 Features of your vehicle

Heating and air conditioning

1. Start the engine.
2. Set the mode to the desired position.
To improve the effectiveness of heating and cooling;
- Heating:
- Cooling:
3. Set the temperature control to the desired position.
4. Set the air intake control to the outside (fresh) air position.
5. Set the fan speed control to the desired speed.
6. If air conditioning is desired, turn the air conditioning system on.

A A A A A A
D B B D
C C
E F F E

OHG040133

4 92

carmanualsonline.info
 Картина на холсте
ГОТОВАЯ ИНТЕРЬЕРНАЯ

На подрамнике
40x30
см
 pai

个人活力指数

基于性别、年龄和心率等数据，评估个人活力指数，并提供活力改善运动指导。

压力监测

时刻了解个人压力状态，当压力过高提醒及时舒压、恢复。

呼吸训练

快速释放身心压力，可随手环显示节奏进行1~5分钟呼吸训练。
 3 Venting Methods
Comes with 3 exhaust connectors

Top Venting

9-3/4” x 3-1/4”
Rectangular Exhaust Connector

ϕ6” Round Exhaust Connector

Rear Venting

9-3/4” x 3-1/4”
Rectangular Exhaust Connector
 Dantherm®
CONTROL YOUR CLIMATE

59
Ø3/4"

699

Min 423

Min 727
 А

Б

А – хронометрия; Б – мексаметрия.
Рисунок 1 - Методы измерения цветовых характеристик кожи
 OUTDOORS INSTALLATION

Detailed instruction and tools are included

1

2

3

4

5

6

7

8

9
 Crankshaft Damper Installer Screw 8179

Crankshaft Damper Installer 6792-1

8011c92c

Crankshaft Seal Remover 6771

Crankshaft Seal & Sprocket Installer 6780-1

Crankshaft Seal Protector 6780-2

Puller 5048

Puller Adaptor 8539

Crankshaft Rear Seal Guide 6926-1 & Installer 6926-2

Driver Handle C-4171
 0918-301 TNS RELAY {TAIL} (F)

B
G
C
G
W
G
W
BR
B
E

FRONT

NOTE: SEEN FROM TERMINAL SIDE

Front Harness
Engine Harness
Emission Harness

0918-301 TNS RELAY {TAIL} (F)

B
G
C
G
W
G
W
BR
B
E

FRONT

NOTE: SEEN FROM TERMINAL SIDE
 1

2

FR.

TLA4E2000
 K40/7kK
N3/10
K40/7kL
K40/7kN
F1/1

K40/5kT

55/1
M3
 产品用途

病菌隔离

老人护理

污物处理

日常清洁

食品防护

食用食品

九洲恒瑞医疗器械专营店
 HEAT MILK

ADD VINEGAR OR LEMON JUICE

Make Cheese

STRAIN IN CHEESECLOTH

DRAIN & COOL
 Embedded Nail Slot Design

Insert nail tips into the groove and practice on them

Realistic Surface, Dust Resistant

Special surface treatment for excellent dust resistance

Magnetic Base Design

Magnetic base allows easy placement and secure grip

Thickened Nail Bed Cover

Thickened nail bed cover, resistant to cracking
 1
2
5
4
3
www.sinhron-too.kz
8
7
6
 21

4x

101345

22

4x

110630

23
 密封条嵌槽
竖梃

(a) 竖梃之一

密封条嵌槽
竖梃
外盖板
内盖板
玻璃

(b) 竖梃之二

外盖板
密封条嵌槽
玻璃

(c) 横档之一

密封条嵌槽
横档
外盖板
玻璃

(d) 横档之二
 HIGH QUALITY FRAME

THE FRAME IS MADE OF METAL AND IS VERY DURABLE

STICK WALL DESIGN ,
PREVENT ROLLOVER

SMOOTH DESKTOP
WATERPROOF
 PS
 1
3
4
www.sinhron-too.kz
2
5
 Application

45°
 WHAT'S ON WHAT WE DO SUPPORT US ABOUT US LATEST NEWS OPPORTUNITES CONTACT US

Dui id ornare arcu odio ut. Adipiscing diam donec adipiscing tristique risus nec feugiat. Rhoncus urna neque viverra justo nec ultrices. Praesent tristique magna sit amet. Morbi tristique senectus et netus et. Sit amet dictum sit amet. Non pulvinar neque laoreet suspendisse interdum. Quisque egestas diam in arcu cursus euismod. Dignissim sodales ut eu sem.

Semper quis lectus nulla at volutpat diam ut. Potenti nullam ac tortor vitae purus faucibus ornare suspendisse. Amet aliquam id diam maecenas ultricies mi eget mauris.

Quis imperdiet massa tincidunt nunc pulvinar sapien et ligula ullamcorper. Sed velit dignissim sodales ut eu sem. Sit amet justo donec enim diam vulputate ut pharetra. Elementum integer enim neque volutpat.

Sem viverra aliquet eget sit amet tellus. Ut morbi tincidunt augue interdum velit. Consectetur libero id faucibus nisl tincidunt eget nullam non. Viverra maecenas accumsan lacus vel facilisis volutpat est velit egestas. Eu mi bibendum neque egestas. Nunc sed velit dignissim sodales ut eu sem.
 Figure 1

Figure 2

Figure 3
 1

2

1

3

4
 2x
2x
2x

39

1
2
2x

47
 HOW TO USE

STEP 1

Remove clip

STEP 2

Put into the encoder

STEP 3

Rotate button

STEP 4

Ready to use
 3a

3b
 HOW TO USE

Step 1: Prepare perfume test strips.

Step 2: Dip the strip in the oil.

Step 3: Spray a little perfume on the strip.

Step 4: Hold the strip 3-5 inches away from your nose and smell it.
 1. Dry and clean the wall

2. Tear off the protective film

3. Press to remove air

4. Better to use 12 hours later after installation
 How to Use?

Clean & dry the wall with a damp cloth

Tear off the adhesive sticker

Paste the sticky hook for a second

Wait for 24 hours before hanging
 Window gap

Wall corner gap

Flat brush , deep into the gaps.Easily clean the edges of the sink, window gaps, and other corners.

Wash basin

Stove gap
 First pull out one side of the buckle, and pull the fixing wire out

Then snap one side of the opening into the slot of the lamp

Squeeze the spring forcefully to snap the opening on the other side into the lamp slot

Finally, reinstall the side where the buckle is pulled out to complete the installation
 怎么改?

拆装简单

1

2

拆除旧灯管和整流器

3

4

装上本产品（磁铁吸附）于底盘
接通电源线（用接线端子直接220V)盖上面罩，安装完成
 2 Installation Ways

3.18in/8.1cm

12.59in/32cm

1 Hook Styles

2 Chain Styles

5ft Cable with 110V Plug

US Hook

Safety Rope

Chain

+===+

Using the material above, write out each entry again with nothing changed.

 Features of your vehicle

Heating and air conditioning

1. Start the engine.
2. Set the mode to the desired position.
To improve the effectiveness of heating and cooling;
- Heating:
- Cooling:
3. Set the temperature control to the desired position.
4. Set the air intake control to the outside (fresh) air position.
5. Set the fan speed control to the desired speed.
6. If air conditioning is desired, turn the air conditioning system on.

A A A A A A
D B B D
C C
E F F E

OHG040133

4 92

carmanualsonline.info
 Картина на холсте
ГОТОВАЯ ИНТЕРЬЕРНАЯ

На подрамнике
40x30
см
 pai

个人活力指数

基于性别、年龄和心率等数据，评估个人活力指数，并提供活力改善运动指导。

压力监测

时刻了解个人压力状态，当压力过高提醒及时舒压、恢复。

呼吸训练

快速释放身心压力，可随手环显示节奏进行1~5分钟呼吸训练。
 3 Venting Methods
Comes with 3 exhaust connectors

Top Venting

9-3/4” x 3-1/4”
Rectangular Exhaust Connector

ϕ6” Round Exhaust Connector

Rear Venting

9-3/4” x 3-1/4”
Rectangular Exhaust Connector
 Dantherm®
CONTROL YOUR CLIMATE

59
Ø3/4"

699

Min 423

Min 727
 А

Б

А – хронометрия; Б – мексаметрия.
Рисунок 1 - Методы измерения цветовых характеристик кожи
 OUTDOORS INSTALLATION

Detailed instruction and tools are included

1

2

3

4

5

6

7

8

9
 Crankshaft Damper Installer Screw 8179

Crankshaft Damper Installer 6792-1

8011c92c

Crankshaft Seal Remover 6771

Crankshaft Seal & Sprocket Installer 6780-1

Crankshaft Seal Protector 6780-2

Puller 5048

Puller Adaptor 8539

Crankshaft Rear Seal Guide 6926-1 & Installer 6926-2

Driver Handle C-4171
 0918-301 TNS RELAY {TAIL} (F)

B
G
C
G
W
G
W
BR
B
E

FRONT

NOTE: SEEN FROM TERMINAL SIDE

Front Harness
Engine Harness
Emission Harness

0918-301 TNS RELAY {TAIL} (F)

B
G
C
G
W
G
W
BR
B
E

FRONT

NOTE: SEEN FROM TERMINAL SIDE
 1

2

FR.

TLA4E2000
 K40/7kK
N3/10
K40/7kL
K40/7kN
F1/1

K40/5kT

55/1
M3
 产品用途

病菌隔离

老人护理

污物处理

日常清洁

食品防护

食用食品

九洲恒瑞医疗器械专营店
 HEAT MILK

ADD VINEGAR OR LEMON JUICE

Make Cheese

STRAIN IN CHEESECLOTH

DRAIN & COOL
 Embedded Nail Slot Design

Insert nail tips into the groove and practice on them

Realistic Surface, Dust Resistant

Special surface treatment for excellent dust resistance

Magnetic Base Design

Magnetic base allows easy placement and secure grip

Thickened Nail Bed Cover

Thickened nail bed cover, resistant to cracking
 1
2
5
4
3
www.sinhron-too.kz
8
7
6
 21

4x

101345

22

4x

110630

23
 密封条嵌槽
竖梃

(a) 竖梃之一

密封条嵌槽
竖梃
外盖板
内盖板
玻璃

(b) 竖梃之二

外盖板
密封条嵌槽
玻璃

(c) 横档之一

密封条嵌槽
横档
外盖板
玻璃

(d) 横档之二
 HIGH QUALITY FRAME

THE FRAME IS MADE OF METAL AND IS VERY DURABLE

STICK WALL DESIGN ,
PREVENT ROLLOVER

SMOOTH DESKTOP
WATERPROOF
 PS
 1
3
4
www.sinhron-too.kz
2
5
 Application

45°
 WHAT'S ON WHAT WE DO SUPPORT US ABOUT US LATEST NEWS OPPORTUNITES CONTACT US

Dui id ornare arcu odio ut. Adipiscing diam donec adipiscing tristique risus nec feugiat. Rhoncus urna neque viverra justo nec ultrices. Praesent tristique magna sit amet. Morbi tristique senectus et netus et. Sit amet dictum sit amet. Non pulvinar neque laoreet suspendisse interdum. Quisque egestas diam in arcu cursus euismod. Dignissim sodales ut eu sem.

Semper quis lectus nulla at volutpat diam ut. Potenti nullam ac tortor vitae purus faucibus ornare suspendisse. Amet aliquam id diam maecenas ultricies mi eget mauris.

Quis imperdiet massa tincidunt nunc pulvinar sapien et ligula ullamcorper. Sed velit dignissim sodales ut eu sem. Sit amet justo donec enim diam vulputate ut pharetra. Elementum integer enim neque volutpat.

Sem viverra aliquet eget sit amet tellus. Ut morbi tincidunt augue interdum velit. Consectetur libero id faucibus nisl tincidunt eget nullam non. Viverra maecenas accumsan lacus vel facilisis volutpat est velit egestas. Eu mi bibendum neque egestas. Nunc sed velit dignissim sodales ut eu sem.
 Figure 1

Figure 2

Figure 3
 1

2

1

3

4
 2x
2x
2x

39

1
2
2x

47
 HOW TO USE

STEP 1

Remove clip

STEP 2

Put into the encoder

STEP 3

Rotate button

STEP 4

Ready to use
 3a

3b
 HOW TO USE

Step 1: Prepare perfume test strips.

Step 2: Dip the strip in the oil.

Step 3: Spray a little perfume on the strip.

Step 4: Hold the strip 3-5 inches away from your nose and smell it.
 1. Dry and clean the wall

2. Tear off the protective film

3. Press to remove air

4. Better to use 12 hours later after installation
 How to Use?

Clean & dry the wall with a damp cloth

Tear off the adhesive sticker

Paste the sticky hook for a second

Wait for 24 hours before hanging
 Window gap

Wall corner gap

Flat brush , deep into the gaps.Easily clean the edges of the sink, window gaps, and other corners.

Wash basin

Stove gap
 First pull out one side of the buckle, and pull the fixing wire out

Then snap one side of the opening into the slot of the lamp

Squeeze the spring forcefully to snap the opening on the other side into the lamp slot

Finally, reinstall the side where the buckle is pulled out to complete the installation
 怎么改?

拆装简单

1

2

拆除旧灯管和整流器

3

4

装上本产品（磁铁吸附）于底盘
接通电源线（用接线端子直接220V)盖上面罩，安装完成
 2 Installation Ways

3.18in/8.1cm

12.59in/32cm

1 Hook Styles

2 Chain Styles

5ft Cable with 110V Plug

US Hook

Safety Rope

Chain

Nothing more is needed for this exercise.